2. Embargoes discourage the cultivation of sources by journalists and of relationships with journalists by companies. Or, if relationships are created, they are of the logrolling variety, and of no use to readers and customers. Honest relationships between journalists and business people, providing again, that neither is in the other’s pocket, are the best way to create good public dialogue about a company. I don’t want to read a journalist who doesn’t know how to find and secure a source, while remaining independent of it. I’m probably only marginally interested in a company, however “important” they might be, who won’t deign to talk to a human being or two, or will only do so if that person agrees to cave in exchange for access. If they do not care enough about their products and the people who buy them to talk to journalists, you can rest assured they’re not going to care about someone as insignificant as you, the customer.

3. Embargoes indicate a company is trying to control not just its information, but how its information is received and reported upon and, therefor, how its customers and possible customers act. What’s wrong with this? It has nothing to do with business, with product, with service. It has everything to do with the belief that the goal of business is not to sell things to people, but to trick them into parting with their money. If that is what a business believes, fine. But as their customers and possible customers, we should vote with our wallets, and we should do so early and often. It is especially contemptible when the company is trying to capitalize on social media trends, even moreso if that company is itself part of that sphere of communications and information companies. Gaming social media for your company sends out a clear message of contempt for your customers. An embargo is a monument to that contempt.

To put it rather more colorfully, I’ll quote from a note I sent to Allen Stern in response to his post on the subject, occasioned in part by asking him how he felt about it. Although I enjoy Allen’s writing and respect the passion he brings to his work, I just didn’t agree with him on this.

Embargoes discourage competition among journalists and transparency among companies.
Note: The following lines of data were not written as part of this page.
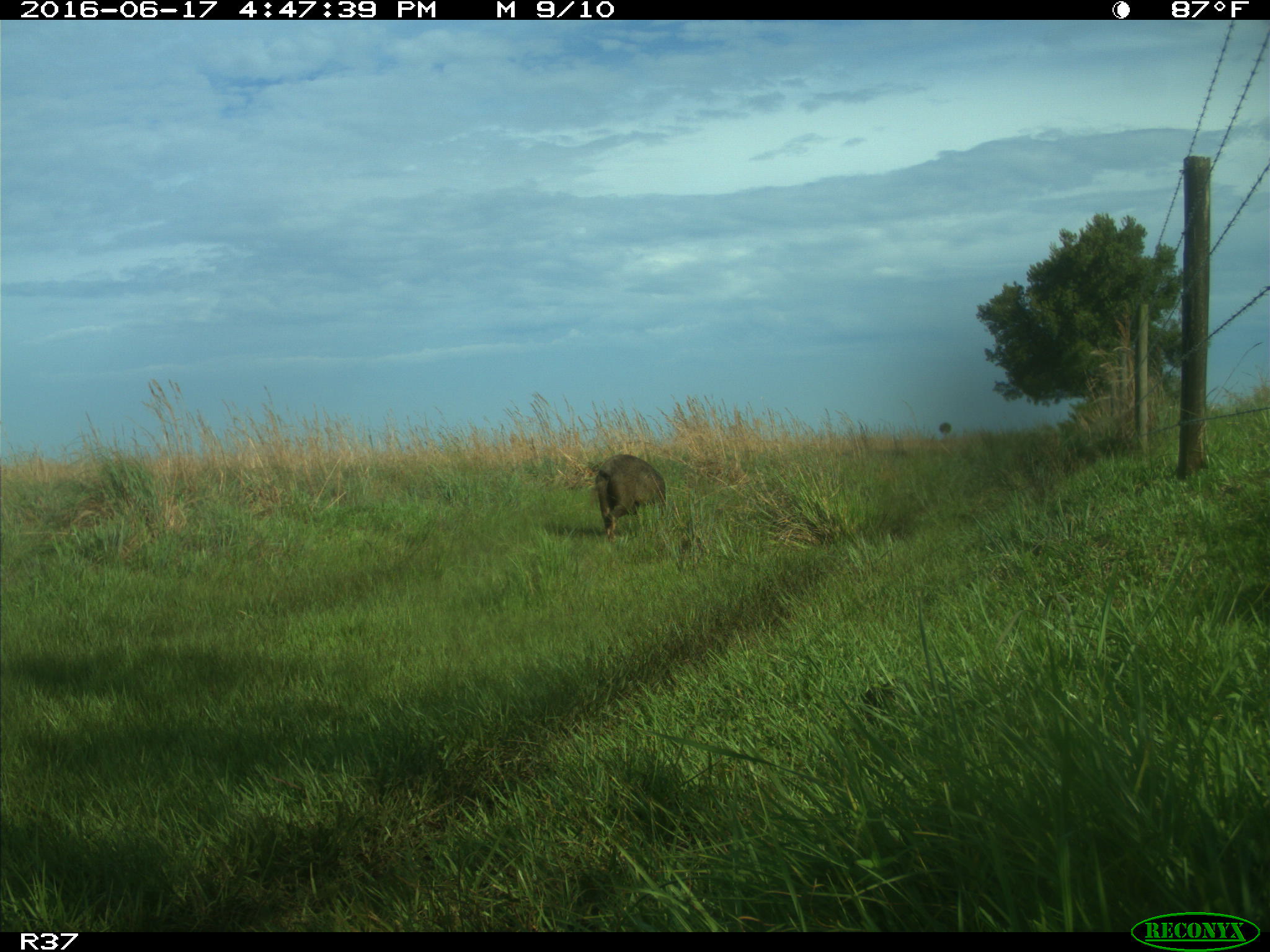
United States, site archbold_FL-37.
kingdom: Animalia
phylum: Chordata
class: Mammalia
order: Artiodactyla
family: Suidae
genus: Sus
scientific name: Sus scrofa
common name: wild boar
Publications should take the time – and this includes blogs – to build relationships and build chops. The only “first” should be when you do it better than the other publication or writer. Companies should not take it for granted that they can punk every writer that comes along and continue to control the “message” while spinning the “We’re engaged in ‘conversations’ with our ‘community'” dreidel. And writers should not tie their blouse around their breastseses and turn their prison dungarees into hot-pants and get along to go along. That said, anyone who breaks an embargo without finding the capers necessary to say you won’t honor them beforehand, deserves a pingpong paddle across the yapper.

Embargoes are, in other words, trickery. And trickery is necessary only for those companies whose products cannot compete in the market. But it’s a habit, a bad habit, one many businesses, and many business journalists, have found hard to break.